## WHAT TO DO
Please carry on the passage below about the antibiotic susceptibility testing of P. aeruginosa from sputum, starting right after its last sentence.

## PASSAGE TO READ
All liquid and solid bacteriology media for single and combination antibiotic testing were obtained from Oxoid, Basingstoke, United Kingdom. Standard 96-well round-bottom microtiter trays were supplied by Triple Red Laboratory Technology, United Kingdom.
The following antibiotics were provided by the indicated suppliers: aztreonam, Bristol-Myers Squibb, Princeton, NJ; ceftazidime, GlaxoSmithKline, Barnard Castle, United Kingdom; meropenem, Astra Zeneca, Wilmington, DE; piperacillin-tazobactam, Wyeth Manufacturing, Havant, United Kingdom; and tobramycin, Sigma Aldrich, Poole, United Kingdom.
Sputum was homogenized and cultured by standard methods, as described previously (15). The numbers of CFU were measured with a spiral plater (Don Whitley Scientific, Shipley, United Kingdom).
The total viable counts (in CFU) of P. aeruginosa were calculated from the spiral plates by using a Sorcerer automated colony counter (Perceptive Instruments, Haverhill, United Kingdom). Sputum was also cultured on Iso-Sensitest agar containing each of the two antibiotics used for treatment. The antibiotics were used at the British Society for Antimicrobial Chemotherapy (BSAC) breakpoint concentrations in order to detect resistant subpopulations. P. aeruginosa was identified by phenotypic and genotypic methods, and different morphotypes were distinguished by colonial size, texture (including mucoidity), and pigmentation (15).
The bacteria were subcultured from nonselective agar and antibiotic-incorporated agar. Four colonies of each morphotype of P. aeruginosa were individually tested for their susceptibilities to 12 antipseudomonal antibiotics by the BSAC standardized disk diffusion method (www.bsac.org.uk). Zone diameters were measured with electronic calipers (Bowers Metrology, West Drayton, United Kingdom). Isolates resistant to both antibiotics used for treatment were stored at −80°C in a cryopreservative (15% glycerol broth). They were later revived and tested for their susceptibilities to each antibiotic alone (by determination of the MIC and minimum bactericidal concentration [MBC] by the broth microdilution method) and to the antibiotic combinations.
MICs and MBCs were measured by the broth microdilution method (3) with Iso-Sensitest broth (ISB) in microtiter wells and a final inoculum of 5 × 105 CFU/ml. The bacterial count was verified by culturing serial dilutions of the final suspension onto blood agar (BA) in triplicate. Wells with no visible growth at 24 h were subcultured onto BA, incubated at 37°C for up to 40 h, and examined for 99.9% killing of the original inoculum. The BSAC MIC breakpoints for resistance were as follows: ceftazidime, >8 mg/liter; aztreonam, >8 mg/liter; piperacillin-tazobactam, >16/2 mg/liter; meropenem, >8 mg/liter (intermediate, 4 to 8 mg/liter); and tobramycin, >4 mg/liter.

[Source rows]
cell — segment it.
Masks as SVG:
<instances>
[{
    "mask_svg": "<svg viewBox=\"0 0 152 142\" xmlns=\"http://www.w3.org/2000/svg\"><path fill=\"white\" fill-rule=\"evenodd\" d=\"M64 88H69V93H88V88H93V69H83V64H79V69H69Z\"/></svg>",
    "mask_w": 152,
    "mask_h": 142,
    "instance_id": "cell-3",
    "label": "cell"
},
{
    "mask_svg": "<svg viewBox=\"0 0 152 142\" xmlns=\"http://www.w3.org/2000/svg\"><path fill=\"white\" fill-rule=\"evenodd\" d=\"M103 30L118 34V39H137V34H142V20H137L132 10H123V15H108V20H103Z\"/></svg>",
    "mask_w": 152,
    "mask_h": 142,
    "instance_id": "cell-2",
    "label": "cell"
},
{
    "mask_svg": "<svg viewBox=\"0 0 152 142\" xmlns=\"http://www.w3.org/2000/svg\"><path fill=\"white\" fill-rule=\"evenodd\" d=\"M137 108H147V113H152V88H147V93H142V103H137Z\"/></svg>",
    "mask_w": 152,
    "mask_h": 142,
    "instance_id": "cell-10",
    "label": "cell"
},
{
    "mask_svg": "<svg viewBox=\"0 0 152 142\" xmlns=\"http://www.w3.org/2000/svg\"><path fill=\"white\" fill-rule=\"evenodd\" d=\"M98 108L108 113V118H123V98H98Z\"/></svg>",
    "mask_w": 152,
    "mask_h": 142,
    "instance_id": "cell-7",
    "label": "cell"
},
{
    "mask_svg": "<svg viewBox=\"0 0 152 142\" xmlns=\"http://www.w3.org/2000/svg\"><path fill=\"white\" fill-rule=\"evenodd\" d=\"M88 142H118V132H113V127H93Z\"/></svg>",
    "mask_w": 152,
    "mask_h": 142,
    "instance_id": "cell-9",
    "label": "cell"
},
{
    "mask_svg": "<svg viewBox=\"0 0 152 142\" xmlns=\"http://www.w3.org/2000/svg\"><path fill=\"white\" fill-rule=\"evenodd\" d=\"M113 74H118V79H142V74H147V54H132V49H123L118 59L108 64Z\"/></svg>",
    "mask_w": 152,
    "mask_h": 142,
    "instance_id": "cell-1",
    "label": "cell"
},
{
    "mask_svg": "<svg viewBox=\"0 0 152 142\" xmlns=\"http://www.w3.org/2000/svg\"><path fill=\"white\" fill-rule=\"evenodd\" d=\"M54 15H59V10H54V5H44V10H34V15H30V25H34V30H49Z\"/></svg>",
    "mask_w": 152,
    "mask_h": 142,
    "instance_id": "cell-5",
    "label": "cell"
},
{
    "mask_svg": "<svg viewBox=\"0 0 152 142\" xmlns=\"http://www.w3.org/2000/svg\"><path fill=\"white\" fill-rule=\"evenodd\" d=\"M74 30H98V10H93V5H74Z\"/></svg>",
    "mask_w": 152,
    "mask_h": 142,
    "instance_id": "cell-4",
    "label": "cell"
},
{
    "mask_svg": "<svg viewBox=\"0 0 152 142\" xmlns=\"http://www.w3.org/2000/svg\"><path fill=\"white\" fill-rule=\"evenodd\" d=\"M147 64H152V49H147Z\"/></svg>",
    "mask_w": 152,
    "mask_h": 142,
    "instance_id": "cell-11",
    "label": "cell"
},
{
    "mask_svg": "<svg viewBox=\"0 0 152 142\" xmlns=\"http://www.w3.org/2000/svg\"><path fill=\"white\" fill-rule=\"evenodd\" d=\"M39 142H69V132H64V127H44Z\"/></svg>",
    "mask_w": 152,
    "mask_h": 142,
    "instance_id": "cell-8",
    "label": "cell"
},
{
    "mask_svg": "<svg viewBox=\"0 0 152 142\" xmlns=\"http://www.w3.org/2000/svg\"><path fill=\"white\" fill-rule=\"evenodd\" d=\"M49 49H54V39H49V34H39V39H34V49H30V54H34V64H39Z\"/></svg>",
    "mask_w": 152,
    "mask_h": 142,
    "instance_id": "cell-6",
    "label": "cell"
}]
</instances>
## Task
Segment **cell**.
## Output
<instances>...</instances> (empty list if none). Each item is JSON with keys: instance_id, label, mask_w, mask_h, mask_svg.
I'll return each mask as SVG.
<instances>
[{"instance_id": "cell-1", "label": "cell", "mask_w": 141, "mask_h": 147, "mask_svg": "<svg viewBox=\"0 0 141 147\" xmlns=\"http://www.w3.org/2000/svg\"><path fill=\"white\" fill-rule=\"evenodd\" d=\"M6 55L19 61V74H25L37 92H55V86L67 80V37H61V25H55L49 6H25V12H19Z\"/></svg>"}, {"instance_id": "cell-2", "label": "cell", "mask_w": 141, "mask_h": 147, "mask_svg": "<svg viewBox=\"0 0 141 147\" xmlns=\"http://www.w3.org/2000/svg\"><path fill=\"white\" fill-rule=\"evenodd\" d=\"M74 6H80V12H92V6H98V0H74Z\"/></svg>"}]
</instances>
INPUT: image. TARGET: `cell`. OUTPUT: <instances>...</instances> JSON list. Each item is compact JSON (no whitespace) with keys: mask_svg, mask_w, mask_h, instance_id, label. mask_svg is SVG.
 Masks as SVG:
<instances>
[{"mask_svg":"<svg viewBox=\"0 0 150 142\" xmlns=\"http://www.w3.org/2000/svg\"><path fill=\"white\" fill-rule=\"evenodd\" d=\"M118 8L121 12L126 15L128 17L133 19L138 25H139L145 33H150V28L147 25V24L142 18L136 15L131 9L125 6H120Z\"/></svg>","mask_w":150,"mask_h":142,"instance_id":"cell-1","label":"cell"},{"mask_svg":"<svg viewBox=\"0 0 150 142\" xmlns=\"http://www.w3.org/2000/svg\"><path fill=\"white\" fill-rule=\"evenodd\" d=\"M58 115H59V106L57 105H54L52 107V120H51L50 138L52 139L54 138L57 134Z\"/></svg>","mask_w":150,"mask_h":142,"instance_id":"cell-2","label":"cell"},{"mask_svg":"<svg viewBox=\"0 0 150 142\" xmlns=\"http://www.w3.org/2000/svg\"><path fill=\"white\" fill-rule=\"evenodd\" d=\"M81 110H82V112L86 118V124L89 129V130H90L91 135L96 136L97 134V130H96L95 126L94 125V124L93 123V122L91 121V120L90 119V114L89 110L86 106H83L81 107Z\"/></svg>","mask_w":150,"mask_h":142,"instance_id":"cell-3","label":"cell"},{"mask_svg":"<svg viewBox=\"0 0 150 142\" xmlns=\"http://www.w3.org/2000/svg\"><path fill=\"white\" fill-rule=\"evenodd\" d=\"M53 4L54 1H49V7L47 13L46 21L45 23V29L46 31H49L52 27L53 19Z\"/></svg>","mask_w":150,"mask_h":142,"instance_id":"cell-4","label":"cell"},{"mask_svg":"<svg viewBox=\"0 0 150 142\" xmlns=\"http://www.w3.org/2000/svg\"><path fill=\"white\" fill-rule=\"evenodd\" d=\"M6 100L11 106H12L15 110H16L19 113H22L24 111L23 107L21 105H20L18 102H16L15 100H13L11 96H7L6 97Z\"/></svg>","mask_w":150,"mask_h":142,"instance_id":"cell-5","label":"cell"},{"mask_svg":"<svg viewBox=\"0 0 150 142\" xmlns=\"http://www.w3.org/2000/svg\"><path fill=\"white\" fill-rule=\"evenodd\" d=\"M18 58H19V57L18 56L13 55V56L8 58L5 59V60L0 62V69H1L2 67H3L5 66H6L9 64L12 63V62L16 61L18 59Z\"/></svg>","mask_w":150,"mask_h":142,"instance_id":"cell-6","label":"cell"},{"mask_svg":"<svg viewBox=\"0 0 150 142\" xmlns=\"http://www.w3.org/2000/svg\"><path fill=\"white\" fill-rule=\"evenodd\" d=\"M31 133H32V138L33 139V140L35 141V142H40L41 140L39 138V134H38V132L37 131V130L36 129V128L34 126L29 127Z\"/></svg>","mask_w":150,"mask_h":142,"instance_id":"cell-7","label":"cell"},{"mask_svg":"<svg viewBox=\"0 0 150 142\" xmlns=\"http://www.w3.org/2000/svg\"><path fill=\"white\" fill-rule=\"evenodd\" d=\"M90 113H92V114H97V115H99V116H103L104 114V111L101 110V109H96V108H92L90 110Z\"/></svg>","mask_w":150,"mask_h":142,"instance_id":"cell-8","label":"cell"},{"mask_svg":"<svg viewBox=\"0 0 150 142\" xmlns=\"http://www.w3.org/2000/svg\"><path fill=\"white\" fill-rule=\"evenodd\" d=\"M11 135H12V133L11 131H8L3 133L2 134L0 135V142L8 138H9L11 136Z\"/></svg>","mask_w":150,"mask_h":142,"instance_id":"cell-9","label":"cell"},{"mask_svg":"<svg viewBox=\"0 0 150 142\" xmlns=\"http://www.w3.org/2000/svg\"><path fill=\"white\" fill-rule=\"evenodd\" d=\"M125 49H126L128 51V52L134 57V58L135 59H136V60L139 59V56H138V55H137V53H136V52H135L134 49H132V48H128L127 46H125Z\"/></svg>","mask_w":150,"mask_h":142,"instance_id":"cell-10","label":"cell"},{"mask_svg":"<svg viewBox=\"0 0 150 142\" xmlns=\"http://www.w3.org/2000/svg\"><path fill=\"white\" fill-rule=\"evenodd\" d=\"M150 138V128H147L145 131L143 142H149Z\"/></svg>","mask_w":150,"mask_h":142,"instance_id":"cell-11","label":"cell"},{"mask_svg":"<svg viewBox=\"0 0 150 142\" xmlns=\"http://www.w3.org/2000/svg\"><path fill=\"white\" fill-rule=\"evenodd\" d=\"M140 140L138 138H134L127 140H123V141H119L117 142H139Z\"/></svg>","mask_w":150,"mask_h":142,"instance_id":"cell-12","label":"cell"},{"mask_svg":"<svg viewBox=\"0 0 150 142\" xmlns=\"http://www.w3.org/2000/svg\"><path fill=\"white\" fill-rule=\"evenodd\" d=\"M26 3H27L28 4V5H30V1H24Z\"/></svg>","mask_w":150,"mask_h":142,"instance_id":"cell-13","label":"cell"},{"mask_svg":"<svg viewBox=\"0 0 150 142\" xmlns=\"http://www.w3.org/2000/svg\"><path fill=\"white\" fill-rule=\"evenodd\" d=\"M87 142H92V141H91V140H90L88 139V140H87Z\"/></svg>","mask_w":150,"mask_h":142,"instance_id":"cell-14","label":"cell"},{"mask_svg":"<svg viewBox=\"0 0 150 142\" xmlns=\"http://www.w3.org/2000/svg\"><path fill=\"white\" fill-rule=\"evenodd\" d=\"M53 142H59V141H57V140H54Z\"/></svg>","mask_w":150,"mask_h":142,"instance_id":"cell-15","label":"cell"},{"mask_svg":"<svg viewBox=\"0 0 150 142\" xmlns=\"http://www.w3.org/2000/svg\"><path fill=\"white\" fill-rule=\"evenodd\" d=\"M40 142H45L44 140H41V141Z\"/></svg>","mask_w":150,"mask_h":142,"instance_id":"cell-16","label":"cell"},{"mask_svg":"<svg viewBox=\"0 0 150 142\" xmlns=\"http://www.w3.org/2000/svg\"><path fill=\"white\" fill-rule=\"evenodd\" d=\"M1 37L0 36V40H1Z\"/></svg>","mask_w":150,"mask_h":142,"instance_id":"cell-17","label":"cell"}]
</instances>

## RESULT OF THE EXERCISE
The broth microdilution bactericidal checkerboard method was used as described previously (31). In brief, all combinations of eight twofold dilutions of the two antibiotics were dispensed into a microtiter tray in a checkerboard fashion. Growth and sterility controls were included in all plates. A bacterial inoculum of 5 × 105 CFU/ml was used, and the count was verified. Microtiter trays were incubated at 37°C, and wells with no visible growth at 24 h were subcultured onto BA at 37°C for up to 40 h and examined for 99.9% killing of the original inoculum. The fractional bactericidal concentration index (ΣFBCI) of each antibiotic was calculated. Synergy was defined as an ΣFBCI of ≤0.5, antagonism was defined as an ΣFBCI of >4, and indifference was defined as an ΣFBCI of >0.5 but ≤4.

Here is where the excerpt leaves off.